╔══

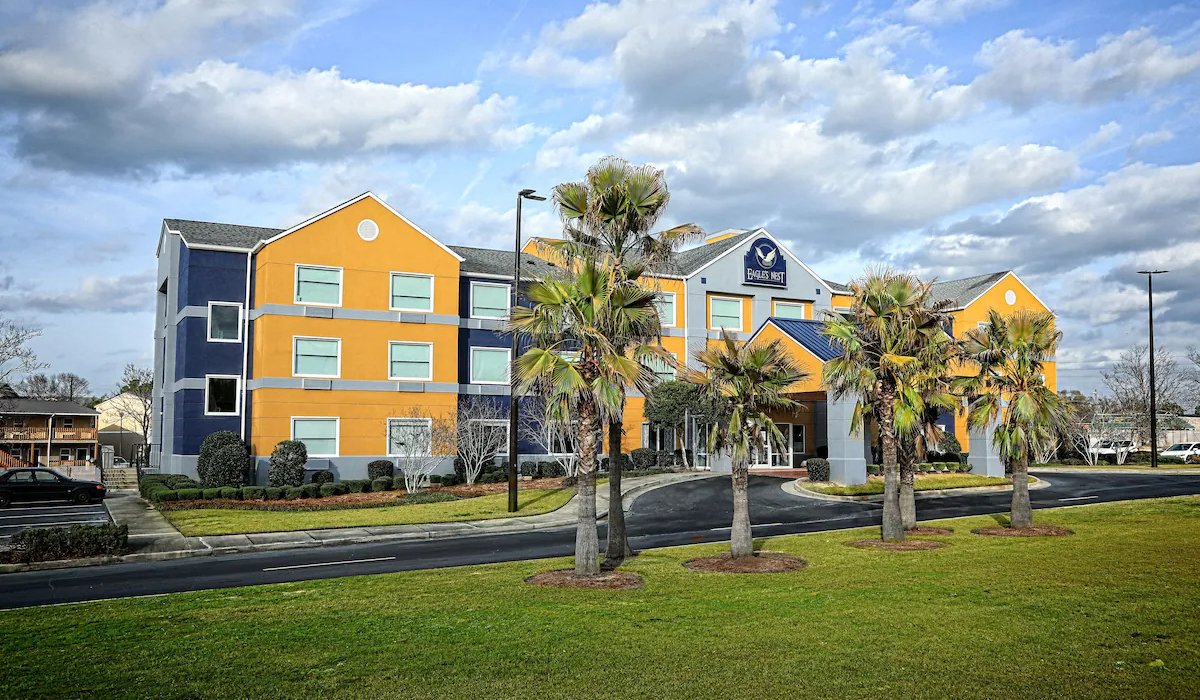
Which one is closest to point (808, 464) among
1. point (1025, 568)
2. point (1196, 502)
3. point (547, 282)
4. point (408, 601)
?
point (1196, 502)

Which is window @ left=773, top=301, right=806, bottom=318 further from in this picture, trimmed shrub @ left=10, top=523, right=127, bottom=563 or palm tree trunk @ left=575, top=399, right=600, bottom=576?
trimmed shrub @ left=10, top=523, right=127, bottom=563

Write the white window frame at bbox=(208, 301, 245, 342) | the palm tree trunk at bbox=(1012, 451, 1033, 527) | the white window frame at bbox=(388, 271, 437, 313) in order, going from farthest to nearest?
the white window frame at bbox=(388, 271, 437, 313), the white window frame at bbox=(208, 301, 245, 342), the palm tree trunk at bbox=(1012, 451, 1033, 527)

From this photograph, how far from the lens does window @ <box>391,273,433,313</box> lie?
40.0 meters

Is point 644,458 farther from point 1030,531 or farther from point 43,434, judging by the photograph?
point 43,434

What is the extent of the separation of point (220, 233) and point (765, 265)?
2908cm

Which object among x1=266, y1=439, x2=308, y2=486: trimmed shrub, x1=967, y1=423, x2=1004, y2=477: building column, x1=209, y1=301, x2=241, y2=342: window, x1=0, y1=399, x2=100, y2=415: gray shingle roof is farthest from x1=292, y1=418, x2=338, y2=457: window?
x1=0, y1=399, x2=100, y2=415: gray shingle roof

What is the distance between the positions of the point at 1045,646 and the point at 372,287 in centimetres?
3354

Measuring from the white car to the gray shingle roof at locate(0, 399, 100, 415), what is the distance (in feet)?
257

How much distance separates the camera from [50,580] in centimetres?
1761

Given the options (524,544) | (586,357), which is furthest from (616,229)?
(524,544)

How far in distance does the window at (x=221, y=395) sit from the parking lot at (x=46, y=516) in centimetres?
583

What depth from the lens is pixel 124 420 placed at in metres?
84.8

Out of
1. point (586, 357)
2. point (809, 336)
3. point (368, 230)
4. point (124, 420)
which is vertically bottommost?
point (124, 420)

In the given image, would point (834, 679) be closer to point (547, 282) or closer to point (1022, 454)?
point (547, 282)
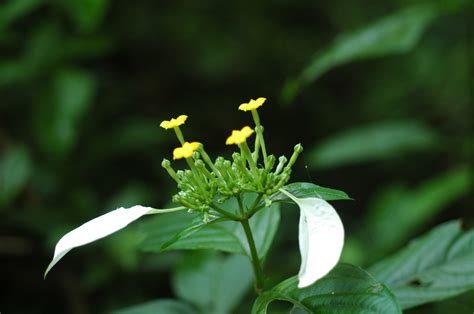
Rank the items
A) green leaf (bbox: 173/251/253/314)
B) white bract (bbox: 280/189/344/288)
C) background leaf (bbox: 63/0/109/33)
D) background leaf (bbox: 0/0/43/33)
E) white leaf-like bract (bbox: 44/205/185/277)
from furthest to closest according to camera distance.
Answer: background leaf (bbox: 0/0/43/33) → background leaf (bbox: 63/0/109/33) → green leaf (bbox: 173/251/253/314) → white leaf-like bract (bbox: 44/205/185/277) → white bract (bbox: 280/189/344/288)

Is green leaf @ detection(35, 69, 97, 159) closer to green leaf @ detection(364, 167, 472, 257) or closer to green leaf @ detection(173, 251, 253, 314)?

╚══

Given instruction: Could you retype, unchanged, the stretch of the listing above from the line containing "How far in distance" through the end of the listing, leaving out the pictures?

Task answer:
How far in distance does the window at (x=221, y=395) sit from the parking lot at (x=46, y=516) in centimetres?
583

What depth from the lens is pixel 124 420 placed at in metres?
84.8

Out of
1. point (586, 357)
2. point (809, 336)
3. point (368, 230)
4. point (124, 420)
which is vertically bottommost?
point (124, 420)

In the given image, would point (834, 679) be closer to point (547, 282) or closer to point (1022, 454)?
point (547, 282)
Rank the items
A) green leaf (bbox: 173/251/253/314)
B) white bract (bbox: 280/189/344/288)
C) background leaf (bbox: 63/0/109/33)
D) background leaf (bbox: 0/0/43/33)
E) white leaf-like bract (bbox: 44/205/185/277)
from furthest to closest according to camera distance.
Answer: background leaf (bbox: 0/0/43/33) → background leaf (bbox: 63/0/109/33) → green leaf (bbox: 173/251/253/314) → white leaf-like bract (bbox: 44/205/185/277) → white bract (bbox: 280/189/344/288)

Is green leaf @ detection(35, 69, 97, 159) closer to green leaf @ detection(364, 167, 472, 257) or closer to green leaf @ detection(173, 251, 253, 314)?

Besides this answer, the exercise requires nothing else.